Мемуары сорокалетнего - Есин Сергей Николаевич (полные книги .txt) 📗
Трейлер, нагруженный доверху, присевший на рессорах, благополучно уехал со двора. Из окна было видно, как Араслан с улыбающимся лицом, очень довольный — ну, у этого ничего не пропадет, хомяк, все за щеку тащит, — стоял и наблюдал, как разворачивался «Жигуль», за рулем которого, зажав в зубах сигарету, сидел обладатель волчьего меха. Хорошо они поняли, видимо, друг друга с Арасланом: на крыше, на багажнике, прихваченная резиновым «пауком», громоздилась связка финских обоев. А он-то, Степан, думал, что обои давно кончились, а, оказывается, у Араслана еще где-то хранился «личный» загашник. Хомяк, хомяк.
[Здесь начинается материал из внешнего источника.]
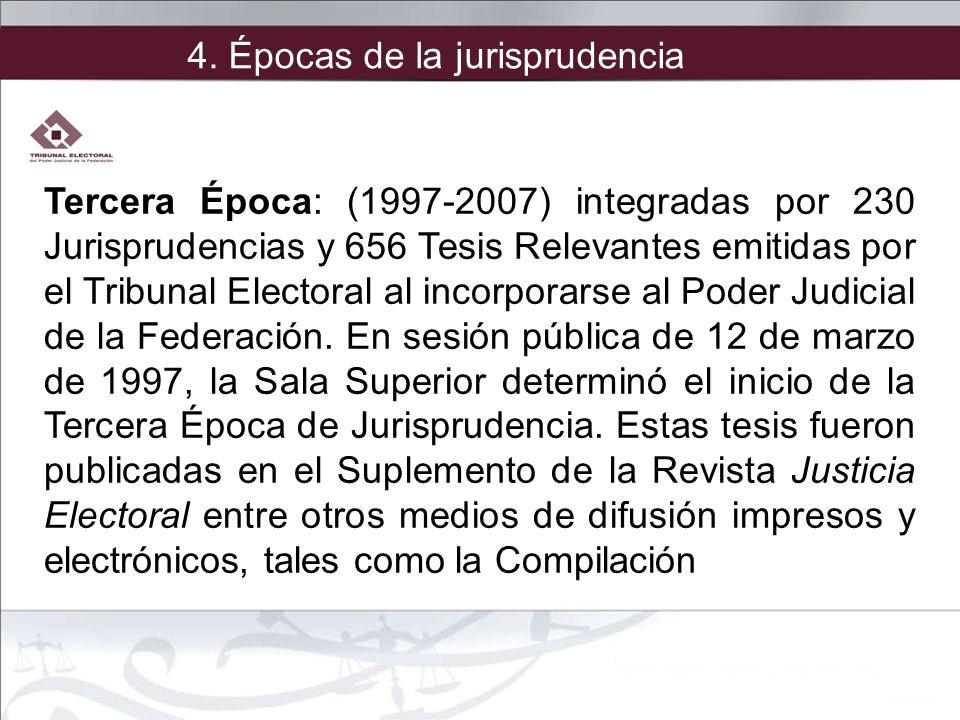 Tercera Época: (1997-2007) integradas por 230 Jurisprudencias y 656 Tesis Relevantes emitidas por el Tribunal Electoral al incorporarse al Poder Judic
Так что же тебе, дорогой, делать?
Подошел главный бухгалтер с ведомостью на зарплату, потом принесли акт инвентаризации остатков, потом пришел Араслан, и вместе стали составлять план-график, вместе с Арасланом кумекали, как лучше заложить дефицит, чтобы, с одной стороны, не бросалось в глаза покупателям, а с другой — всегда было под руками; из главка постоянно идут звонки: помогите, Степан Андреевич, одному, помогите другому. А из чего помогать, и попробуй не помоги. И все это время в сознании пульсировала одна мысль: как же поступить ему самому, как не обмануть себя? Что хочет его хорошенькая кассирша? Чего хочет он сам, Степан?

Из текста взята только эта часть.